I open the browser to check my analytics lets say, Then there is hacker news in speed dial, then I go for a quick check at hacker news, then I completely forget I opened the browser to check analytics in the first place.<p>Sounds familiar? If you do face this, How do you get around this distraction?
======
hristiank
It has been known to happen more often than I care to admit. :)

The best way to do it is to get yourself in strict working "mode". Check
e-mail twice a day only - in the morning and afternoon. Read HN and everything
else just in the morning or in the afternoon.

It is all about concentrating on what matters.
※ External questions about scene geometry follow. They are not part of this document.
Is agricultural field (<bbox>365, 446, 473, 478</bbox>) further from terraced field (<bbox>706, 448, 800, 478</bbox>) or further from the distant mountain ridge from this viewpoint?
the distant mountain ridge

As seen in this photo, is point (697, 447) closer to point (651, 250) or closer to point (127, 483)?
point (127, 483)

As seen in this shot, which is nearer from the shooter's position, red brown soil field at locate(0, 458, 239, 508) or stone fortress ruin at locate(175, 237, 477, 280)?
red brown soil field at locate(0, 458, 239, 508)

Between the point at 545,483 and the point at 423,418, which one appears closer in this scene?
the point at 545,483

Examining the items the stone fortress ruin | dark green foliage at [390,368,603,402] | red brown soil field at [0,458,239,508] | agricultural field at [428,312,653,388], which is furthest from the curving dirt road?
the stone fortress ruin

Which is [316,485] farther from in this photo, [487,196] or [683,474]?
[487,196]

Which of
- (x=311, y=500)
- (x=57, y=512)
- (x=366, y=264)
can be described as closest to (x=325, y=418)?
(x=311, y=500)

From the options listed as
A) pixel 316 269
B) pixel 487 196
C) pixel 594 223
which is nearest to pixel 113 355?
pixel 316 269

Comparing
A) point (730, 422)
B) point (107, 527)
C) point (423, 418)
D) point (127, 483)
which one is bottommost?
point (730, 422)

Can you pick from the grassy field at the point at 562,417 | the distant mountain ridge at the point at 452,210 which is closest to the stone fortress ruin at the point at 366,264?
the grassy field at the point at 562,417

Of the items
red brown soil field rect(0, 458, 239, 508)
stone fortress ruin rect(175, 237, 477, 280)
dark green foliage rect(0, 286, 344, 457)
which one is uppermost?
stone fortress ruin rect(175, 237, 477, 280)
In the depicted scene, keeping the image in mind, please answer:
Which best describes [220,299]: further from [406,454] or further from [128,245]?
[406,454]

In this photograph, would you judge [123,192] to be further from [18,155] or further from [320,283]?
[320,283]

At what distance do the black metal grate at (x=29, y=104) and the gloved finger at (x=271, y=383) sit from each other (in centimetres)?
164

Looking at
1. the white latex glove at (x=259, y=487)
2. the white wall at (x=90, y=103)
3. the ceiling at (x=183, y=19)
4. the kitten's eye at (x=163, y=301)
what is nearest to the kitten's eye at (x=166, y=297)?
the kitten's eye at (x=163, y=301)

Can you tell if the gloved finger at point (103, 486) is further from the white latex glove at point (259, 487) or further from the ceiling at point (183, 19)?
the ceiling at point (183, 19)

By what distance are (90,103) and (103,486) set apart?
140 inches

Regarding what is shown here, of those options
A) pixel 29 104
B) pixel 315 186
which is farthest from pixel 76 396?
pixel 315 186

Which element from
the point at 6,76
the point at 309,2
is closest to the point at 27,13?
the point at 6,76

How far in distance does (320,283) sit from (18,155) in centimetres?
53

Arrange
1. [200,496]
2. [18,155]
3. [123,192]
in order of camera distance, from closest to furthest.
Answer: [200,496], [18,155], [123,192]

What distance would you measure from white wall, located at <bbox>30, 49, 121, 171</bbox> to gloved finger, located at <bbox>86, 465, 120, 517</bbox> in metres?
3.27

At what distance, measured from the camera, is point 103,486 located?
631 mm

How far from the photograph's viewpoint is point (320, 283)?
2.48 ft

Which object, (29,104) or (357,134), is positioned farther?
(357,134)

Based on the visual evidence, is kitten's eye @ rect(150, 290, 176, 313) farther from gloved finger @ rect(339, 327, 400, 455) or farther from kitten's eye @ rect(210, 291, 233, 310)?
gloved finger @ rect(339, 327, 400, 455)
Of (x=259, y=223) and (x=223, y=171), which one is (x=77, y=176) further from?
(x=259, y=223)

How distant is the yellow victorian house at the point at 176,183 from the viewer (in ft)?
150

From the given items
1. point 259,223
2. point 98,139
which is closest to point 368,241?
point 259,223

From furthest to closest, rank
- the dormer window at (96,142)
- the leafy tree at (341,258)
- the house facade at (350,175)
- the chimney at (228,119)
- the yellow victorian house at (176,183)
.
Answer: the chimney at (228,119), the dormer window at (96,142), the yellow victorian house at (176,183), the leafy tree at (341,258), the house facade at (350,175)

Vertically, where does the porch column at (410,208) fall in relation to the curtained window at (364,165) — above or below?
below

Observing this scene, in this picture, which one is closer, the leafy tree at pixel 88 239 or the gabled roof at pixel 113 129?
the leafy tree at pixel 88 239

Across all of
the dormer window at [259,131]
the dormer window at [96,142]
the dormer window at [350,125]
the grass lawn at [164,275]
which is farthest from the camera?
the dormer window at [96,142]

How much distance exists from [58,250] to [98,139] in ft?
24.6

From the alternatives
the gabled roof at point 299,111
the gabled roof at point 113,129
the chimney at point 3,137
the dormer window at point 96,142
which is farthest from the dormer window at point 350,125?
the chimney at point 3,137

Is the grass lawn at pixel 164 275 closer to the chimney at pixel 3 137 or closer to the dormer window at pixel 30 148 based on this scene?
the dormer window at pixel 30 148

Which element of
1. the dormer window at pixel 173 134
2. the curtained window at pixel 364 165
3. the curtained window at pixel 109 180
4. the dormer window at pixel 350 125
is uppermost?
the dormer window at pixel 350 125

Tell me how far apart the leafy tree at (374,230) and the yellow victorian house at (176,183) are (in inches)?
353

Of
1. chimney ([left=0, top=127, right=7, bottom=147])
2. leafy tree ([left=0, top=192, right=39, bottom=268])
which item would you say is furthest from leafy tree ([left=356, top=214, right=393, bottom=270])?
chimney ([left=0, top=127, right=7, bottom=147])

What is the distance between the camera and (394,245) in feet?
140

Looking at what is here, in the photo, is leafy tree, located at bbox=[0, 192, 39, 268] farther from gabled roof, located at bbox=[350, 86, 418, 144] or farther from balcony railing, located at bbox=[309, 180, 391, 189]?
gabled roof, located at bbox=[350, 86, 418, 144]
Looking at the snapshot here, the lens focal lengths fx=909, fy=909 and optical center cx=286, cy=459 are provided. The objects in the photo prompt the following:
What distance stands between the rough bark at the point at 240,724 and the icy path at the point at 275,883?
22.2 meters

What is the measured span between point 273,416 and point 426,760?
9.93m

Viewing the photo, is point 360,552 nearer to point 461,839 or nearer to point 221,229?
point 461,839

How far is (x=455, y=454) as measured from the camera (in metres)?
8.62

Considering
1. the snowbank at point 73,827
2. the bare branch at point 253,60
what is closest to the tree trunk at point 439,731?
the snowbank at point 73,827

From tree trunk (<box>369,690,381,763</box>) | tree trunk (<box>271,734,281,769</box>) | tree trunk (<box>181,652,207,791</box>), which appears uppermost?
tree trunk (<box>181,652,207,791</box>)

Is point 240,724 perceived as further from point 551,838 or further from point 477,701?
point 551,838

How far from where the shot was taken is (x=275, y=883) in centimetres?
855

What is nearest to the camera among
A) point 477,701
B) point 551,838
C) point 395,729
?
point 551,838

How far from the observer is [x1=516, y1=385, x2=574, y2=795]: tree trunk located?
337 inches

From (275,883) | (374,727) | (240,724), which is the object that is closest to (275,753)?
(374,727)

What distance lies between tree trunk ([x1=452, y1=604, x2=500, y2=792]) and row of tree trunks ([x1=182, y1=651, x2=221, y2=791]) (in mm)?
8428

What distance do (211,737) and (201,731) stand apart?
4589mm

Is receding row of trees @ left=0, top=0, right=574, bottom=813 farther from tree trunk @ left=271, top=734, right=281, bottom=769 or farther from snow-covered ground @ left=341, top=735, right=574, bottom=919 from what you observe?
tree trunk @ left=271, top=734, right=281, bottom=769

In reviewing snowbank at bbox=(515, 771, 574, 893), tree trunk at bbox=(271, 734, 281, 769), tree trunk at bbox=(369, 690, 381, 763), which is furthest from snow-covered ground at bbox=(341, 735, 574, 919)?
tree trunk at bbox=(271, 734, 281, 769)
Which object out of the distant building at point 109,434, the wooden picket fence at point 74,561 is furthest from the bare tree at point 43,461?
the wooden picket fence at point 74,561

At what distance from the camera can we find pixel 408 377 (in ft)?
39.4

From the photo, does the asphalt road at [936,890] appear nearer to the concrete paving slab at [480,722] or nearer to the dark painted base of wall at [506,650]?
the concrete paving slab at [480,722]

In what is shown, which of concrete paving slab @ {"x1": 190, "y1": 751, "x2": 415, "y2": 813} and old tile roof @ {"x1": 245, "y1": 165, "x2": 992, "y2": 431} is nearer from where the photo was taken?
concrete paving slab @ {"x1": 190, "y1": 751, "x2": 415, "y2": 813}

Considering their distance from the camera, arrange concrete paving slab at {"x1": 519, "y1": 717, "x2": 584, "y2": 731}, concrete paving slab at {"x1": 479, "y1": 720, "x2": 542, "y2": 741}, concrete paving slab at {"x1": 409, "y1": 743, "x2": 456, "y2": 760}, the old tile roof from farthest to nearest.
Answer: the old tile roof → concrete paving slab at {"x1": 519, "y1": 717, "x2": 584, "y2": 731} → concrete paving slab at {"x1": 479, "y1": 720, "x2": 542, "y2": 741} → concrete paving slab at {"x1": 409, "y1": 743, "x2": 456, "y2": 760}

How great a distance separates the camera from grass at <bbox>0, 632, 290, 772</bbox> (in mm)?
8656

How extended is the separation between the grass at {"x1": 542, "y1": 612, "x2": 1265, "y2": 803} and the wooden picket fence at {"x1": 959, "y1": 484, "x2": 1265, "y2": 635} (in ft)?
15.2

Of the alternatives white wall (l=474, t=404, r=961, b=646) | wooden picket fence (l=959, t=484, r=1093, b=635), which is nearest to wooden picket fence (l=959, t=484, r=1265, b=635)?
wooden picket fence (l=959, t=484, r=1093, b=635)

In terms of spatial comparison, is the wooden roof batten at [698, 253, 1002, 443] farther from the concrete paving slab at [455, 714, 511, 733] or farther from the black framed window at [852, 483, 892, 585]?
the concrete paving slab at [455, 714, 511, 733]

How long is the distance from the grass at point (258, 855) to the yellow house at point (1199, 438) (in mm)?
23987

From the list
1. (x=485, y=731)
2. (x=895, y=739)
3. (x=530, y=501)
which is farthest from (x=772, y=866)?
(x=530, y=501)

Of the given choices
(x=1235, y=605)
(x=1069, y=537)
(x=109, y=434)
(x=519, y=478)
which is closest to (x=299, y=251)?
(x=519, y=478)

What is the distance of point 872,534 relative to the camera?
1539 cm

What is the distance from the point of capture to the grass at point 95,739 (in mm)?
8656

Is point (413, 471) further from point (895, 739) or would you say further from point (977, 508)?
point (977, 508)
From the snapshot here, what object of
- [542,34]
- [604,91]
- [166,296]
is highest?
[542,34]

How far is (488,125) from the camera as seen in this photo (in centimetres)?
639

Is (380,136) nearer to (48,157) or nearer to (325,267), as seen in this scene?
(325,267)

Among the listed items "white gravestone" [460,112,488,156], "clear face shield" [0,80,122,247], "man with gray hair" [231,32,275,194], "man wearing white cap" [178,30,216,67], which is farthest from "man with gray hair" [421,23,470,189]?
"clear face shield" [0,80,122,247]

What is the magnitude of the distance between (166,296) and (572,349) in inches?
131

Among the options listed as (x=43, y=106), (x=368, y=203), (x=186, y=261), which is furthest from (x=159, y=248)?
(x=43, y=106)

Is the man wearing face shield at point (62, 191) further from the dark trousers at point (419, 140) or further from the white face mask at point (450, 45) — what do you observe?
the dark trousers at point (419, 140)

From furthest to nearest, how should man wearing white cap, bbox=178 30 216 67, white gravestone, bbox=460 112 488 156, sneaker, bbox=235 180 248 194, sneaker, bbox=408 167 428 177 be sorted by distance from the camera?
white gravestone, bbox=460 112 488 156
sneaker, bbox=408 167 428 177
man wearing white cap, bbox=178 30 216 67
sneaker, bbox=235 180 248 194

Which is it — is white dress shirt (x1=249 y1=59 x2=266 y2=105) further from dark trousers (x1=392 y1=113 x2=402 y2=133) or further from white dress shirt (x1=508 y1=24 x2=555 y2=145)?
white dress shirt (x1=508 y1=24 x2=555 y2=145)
Another trick I find useful is to have two browsers. I use Chrome for
everything and I use Firefox just for work. So if I want to check analysis,
statistics or answer work related emails I use Firefox. In firefox my
bookmarks are only for work related things.

Cheers

------
unfortunate
Do you close your browser? I always have at least 5 tabs open with
ReloadEvery, plus standard apps (GMail, Twitter etc.) mostly completely
unrelated to what I should be doing.

I bought a cheap monitor on ebay and connected it to my laptop so I can have
Twitter open all the time

------
cedlimed
yea, this happens to me all the time. Ed Weissman's solution to this is to
have a separate work station (qn 64, <http://edweissman.com/53640595>).
Personally, I open separate browsers for work and general surfing (email, HN,
twitter etc). For instance, all my tabs for work will be on Firefox (tab
groups and tab mix plus work wonders for tabs organization BTW) while all
other non-work related surfing will be done on Chrome.